Acting on a Clear Execution
This is where you put your goals and plans into action. Be consistent with when you study each day, so that it becomes a part of your daily habits. If you’re having trouble sticking to a stringent schedule, try adding in some more relaxing days through watching a Chinese movie or TV drama.
6. Focus on Phrases Instead of Individual Vocabulary
It can be easy to make the mistake in the beginning of simply working on vocabulary. Vocabulary is excellent and a crucial part in learning any language, but without any context, you’re still as lost as when you began.
For every character you learn, add a phrase or sentence that uses the character to provide the proper context. When you recognize different phrases and sentences, it will be much easier for you to start using them in relevant conversations as well.
7. Ease Up on the Grammar (at First)
Lastly, don’t be daunted by Chinese grammar; it’s something that will come with time. In the beginning, simple Chinese sentences can be formed in a similar way to how you think in English.

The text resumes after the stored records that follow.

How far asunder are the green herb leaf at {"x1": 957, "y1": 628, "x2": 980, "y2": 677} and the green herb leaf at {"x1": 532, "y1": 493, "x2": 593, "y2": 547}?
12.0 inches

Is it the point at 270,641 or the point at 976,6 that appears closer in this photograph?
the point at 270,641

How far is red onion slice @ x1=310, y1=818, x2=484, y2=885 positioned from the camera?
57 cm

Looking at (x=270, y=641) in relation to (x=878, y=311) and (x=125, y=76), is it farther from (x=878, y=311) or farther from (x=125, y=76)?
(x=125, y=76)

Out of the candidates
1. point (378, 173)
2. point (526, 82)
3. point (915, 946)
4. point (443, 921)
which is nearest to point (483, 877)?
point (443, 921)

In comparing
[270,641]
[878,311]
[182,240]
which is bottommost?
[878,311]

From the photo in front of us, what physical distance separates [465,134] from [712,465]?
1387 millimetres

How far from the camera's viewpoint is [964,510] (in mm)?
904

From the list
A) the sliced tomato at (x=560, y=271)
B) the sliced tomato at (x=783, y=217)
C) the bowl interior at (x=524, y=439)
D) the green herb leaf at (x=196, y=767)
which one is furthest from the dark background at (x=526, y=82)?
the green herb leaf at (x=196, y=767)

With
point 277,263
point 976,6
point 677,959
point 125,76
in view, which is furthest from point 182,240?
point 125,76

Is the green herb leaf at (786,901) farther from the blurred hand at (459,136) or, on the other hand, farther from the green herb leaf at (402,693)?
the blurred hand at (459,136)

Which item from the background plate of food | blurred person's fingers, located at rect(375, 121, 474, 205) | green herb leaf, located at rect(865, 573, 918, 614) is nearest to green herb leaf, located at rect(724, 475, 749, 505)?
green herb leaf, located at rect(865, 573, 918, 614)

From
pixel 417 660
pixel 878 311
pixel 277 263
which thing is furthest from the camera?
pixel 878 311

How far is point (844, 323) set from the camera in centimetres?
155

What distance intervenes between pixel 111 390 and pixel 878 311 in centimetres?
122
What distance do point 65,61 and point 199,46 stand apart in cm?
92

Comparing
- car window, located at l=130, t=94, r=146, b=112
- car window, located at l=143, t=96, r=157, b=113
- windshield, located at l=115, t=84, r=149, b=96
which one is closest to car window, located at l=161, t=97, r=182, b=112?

Since Chinese grammar can be quite difficult, first focus on other aspects, then slowly add in grammar to the mix. You will eventually need to understand the specific nuances in Chinese grammar, but you’ll want to spend the majority of your time in the beginning on mastering the tones, pinyin and basic vocabulary.
Learning Chinese doesn’t have to be as hard as playing Beethoven. Even though it’ll take time and effort, with a solid plan and faithful daily practice, you’ll find yourself improving faster than before!